WHAT NEEDS TO BE DONE:
Could you reproduce, exactly as written, every line from the one containing "class: Mammalia" through the last line of the records, and nothing else?

::::

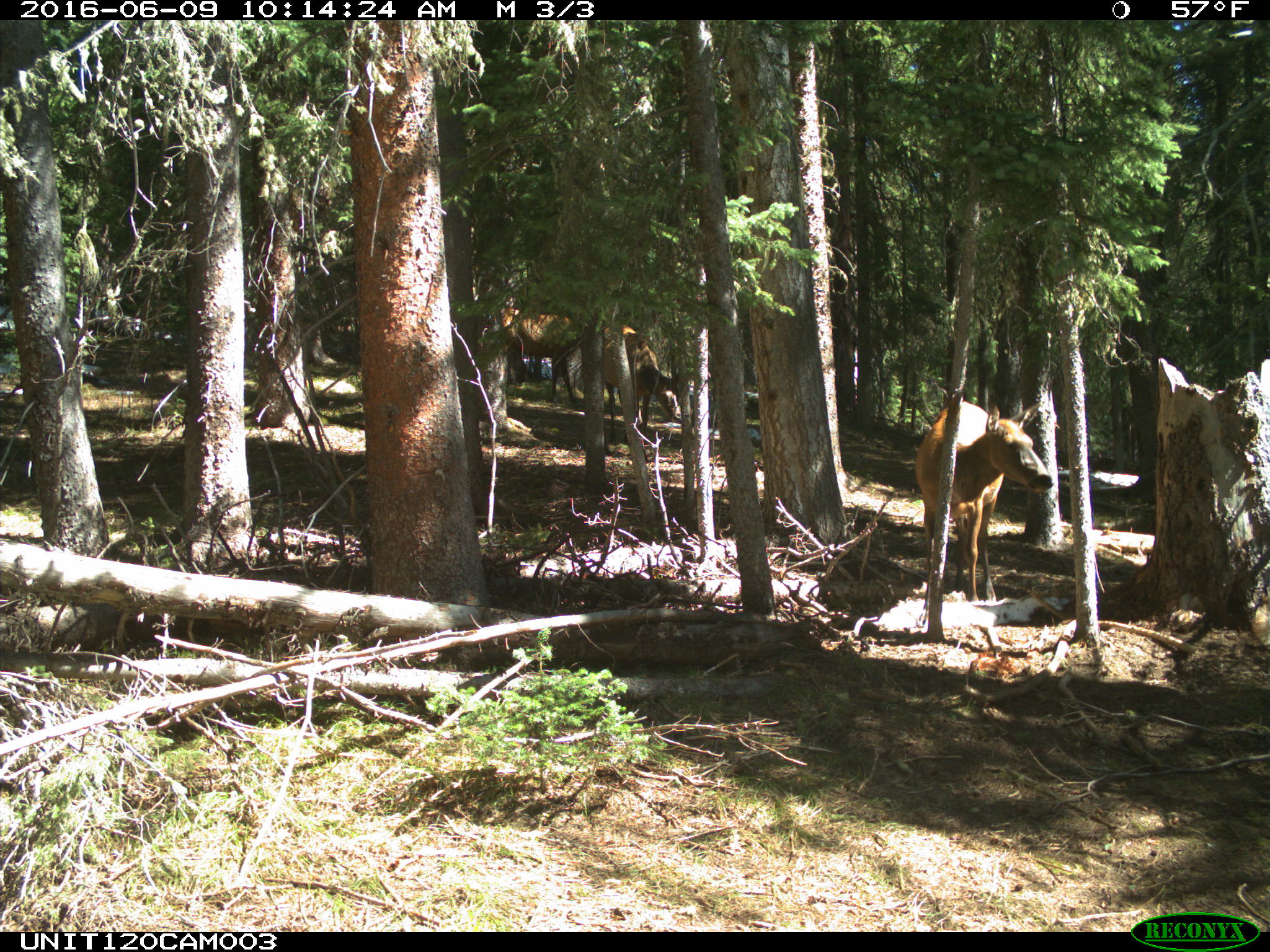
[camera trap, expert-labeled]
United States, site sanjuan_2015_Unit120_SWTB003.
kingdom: Animalia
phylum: Chordata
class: Mammalia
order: Artiodactyla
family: Cervidae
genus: Cervus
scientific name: Cervus elaphus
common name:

::::

TASK SOLUTION:
class: Mammalia
order: Artiodactyla
family: Cervidae
genus: Cervus
scientific name: Cervus elaphus
common name:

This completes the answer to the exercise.